Non voglio entrare troppo nei dettagli ma finchè la linea guida è quella di ridurre lo stato sono pienamente d'accordo. Un'esempio vissuto: per ottener il contributo regionale finanziato per l'internazionalizzazione delle aziende le spese per accedere a quel contributo, se calcoliamo anche il lavoro amministrativo interno necessario per adempiere a tutte le regole dettagliatamente descritte, ammontavano a circa il 15 % degli importi erogati. Senza considerare che per inserirsi nella tempistica e nei meandri burocratici delle operazioni di istrutoria la premessa era comunuqe la conoscenza di certe regole non facilmente accessibili all'imprenditore medio-piccolo sempre oberato da mille incombenze operative che lo impegnano giorno e notte.
Ma perchè devo consegnare all'ente pubblico una quota così importante dei miei introiti se i servizi offerti da questo ente sono poi calati dall'alto secondo criteri spessso inspiegabili, costosi e dispersivi?? E meno male che l'erogazione dei fondi nel nostro caso (in Emilia-Romagna) è stata puntuale.
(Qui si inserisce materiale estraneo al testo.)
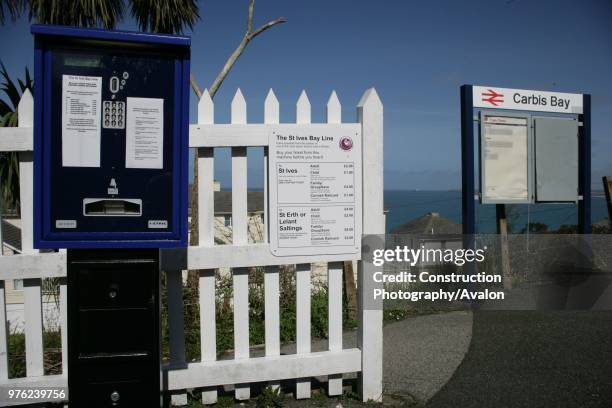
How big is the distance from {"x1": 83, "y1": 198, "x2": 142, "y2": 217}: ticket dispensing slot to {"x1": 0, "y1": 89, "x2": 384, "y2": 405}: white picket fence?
68cm

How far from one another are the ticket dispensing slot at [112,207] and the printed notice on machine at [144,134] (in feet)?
0.67

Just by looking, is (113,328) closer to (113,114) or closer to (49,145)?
(49,145)

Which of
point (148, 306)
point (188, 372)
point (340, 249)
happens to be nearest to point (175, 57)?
point (148, 306)

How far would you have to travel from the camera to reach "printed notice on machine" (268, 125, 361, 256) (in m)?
3.61

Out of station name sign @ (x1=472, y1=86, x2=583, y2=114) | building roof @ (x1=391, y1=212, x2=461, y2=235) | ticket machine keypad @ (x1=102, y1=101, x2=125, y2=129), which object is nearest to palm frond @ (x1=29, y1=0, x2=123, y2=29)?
station name sign @ (x1=472, y1=86, x2=583, y2=114)

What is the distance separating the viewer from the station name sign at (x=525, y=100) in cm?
684

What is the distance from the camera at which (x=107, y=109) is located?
9.29 feet

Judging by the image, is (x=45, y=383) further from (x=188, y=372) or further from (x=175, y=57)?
(x=175, y=57)

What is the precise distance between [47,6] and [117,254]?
893cm

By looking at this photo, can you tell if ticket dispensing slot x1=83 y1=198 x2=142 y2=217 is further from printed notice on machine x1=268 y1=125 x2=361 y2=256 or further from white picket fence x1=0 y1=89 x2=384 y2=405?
printed notice on machine x1=268 y1=125 x2=361 y2=256

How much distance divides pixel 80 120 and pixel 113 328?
1171mm

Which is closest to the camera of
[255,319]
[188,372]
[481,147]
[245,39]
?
[188,372]

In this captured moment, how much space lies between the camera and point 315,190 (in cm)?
366

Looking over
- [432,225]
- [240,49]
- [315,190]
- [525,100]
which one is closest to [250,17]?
[240,49]
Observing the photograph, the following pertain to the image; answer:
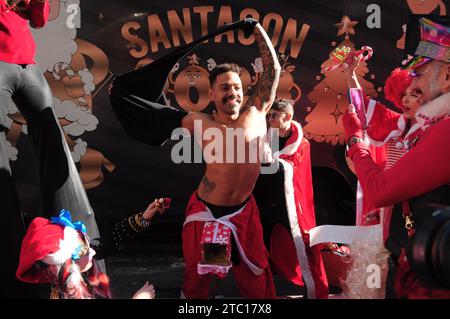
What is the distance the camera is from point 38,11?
3.04 m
Ma purtroppo spesso l'ente regionale inventa compiti che non sono produttivi per la comunità senza dover rendere conto a nessuno circa i risultati veri delle sue iniziative. Mi rifersco qui a un altro esempio vissuto, quello delle promozioni di prodotti agricoli all'estero. Tutti sono d'accordo che per collocare quanto produciamo c'è bisogno anche dei meracti esteri. Le regioni organizzano pertanto campagnie promozionali a favore della produzione locale. Ma non devono spiegare a nessuno quale tipo di ritorno i fondi impeganti danno. Senz'altro c'è un nugolo di funzionari e di consulenti che si gode le giornate nelle fiere e negli alberghi a 4 stelle ma che cosa viene raggiunto? Possiamo immaginarci che una promozione con un quantitativo non adeguato alle richieste delle centrali dei supermercati ed alla vastità dei mercati d'oltre'Alpe o d'oltre Oceano possa giustificare la spesa pur sempre importante di una siffatta campagna?.
Ma visto che i fondi ci sono spendiamoli. Rendiamoli visibili agli elettori della zona chce domani potranno di nuovo darci il voto. Spesso infatti l'unico risultato è quello dei resoconti giornalistici sui quotidiani locali che raccontano agli ignari contribuenti della presenza in fiera a Berlino o a Hong Kong e forse si racconta di un contatto con un buyer di quella città. Ristulati pratici zero! A questo fatto non possono porre rimedio neanche le rappresentanze sempre inutili delle regioni nelle varie capitali in giro per il mondo. Anche loro servono più che altro alle pubbliche relazioni che si traducono in viaggi spesati, ricevimenti, cene e poco altro.
Sono uno degli assertori della promozione e della pubblicità. Ma occorrono campagne preparate preofessionalmenbte con alle spalle una realtà produttiva e distributiva forte ed organizzata, possibiolmente nazionale, a base di marchi ben impostati e ben sostentuti dagli operatori del comprensorio o del paese.
Invece di disperdere in mille rivoli i tanti soldi che gli enti locali spendono (non dico investono) in promozione generica suggerirei operazioni che sostengono e migliorano l'imagine ITALIA ed il sistema Italia. Questo è il compito dei governi: creare con fondi pubblici le condizioni generali perchè il privato possa concentrare tutti i suoi sforzi alla soddisfazione del mercato, sicuro di essere ben appoggiato dall'azione incisiva che lo stato può dare ma il singolo medio-piccolo no.
Con meno investimenti otteremmo il triplo dei risultati e partendo della qualità di materie prime ottime e di prodotti finiti ecellenti potremmo soddisfare i milioni di consumatori in giro per i 200 paesi del mondo che ci aspettano e che finora sono statti raggiunti in minima parte. Siamo il paese dei milioni di partite IVA, se lo stato ci libera da lacci e lacciuoli raggiungeremo anche il duecentesimo paese di questo globo. Finora non raggiungiamo neanche i primi cinquanta.